Objective> Write out the material exactly. Do not include the pictures.

Entries on spatial positioning>
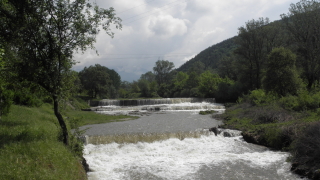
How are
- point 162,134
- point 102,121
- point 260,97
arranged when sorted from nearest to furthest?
point 162,134
point 102,121
point 260,97

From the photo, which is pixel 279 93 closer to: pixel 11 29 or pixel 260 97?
→ pixel 260 97

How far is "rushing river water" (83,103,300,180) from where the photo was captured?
30.4 feet

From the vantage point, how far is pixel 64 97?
8641mm

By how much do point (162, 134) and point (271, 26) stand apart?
34.6 meters

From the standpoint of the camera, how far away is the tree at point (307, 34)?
97.0ft

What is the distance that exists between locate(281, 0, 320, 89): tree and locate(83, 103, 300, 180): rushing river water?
72.9 feet

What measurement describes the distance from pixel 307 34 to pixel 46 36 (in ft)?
109

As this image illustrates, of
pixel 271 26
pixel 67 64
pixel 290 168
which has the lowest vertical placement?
pixel 290 168

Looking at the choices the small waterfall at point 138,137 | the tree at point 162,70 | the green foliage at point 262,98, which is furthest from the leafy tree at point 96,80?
the tree at point 162,70

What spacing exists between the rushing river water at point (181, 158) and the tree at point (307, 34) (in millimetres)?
22219

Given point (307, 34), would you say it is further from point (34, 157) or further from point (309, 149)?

Completed task>
How are
- point 162,134
- point 102,121
- point 260,97
arranged when sorted from nearest to furthest?
point 162,134
point 102,121
point 260,97

From the photo, which is pixel 279 93 closer to: pixel 11 29 or pixel 260 97?
→ pixel 260 97

How far is "rushing river water" (83,103,300,180) from where the photo was captured?
30.4 feet

From the vantage point, how far is pixel 64 97?
8641mm

By how much do point (162, 134) and point (271, 26) stand apart?
34.6 meters

From the standpoint of the camera, how far away is the tree at point (307, 34)?
97.0ft

What is the distance that exists between locate(281, 0, 320, 89): tree and locate(83, 103, 300, 180): rushing river water?
72.9 feet

What measurement describes the distance from pixel 307 34 to pixel 46 36 (in ft)?
109

As this image illustrates, of
pixel 271 26
pixel 67 64
pixel 290 168
which has the lowest vertical placement?
pixel 290 168

Looking at the choices the small waterfall at point 138,137 | the tree at point 162,70 | the green foliage at point 262,98, which is furthest from the leafy tree at point 96,80?
the tree at point 162,70

What spacing exists between the rushing river water at point (181, 158) and the tree at point (307, 34) (in millimetres)?
22219

Given point (307, 34), would you say it is further from point (34, 157) or further from point (309, 149)?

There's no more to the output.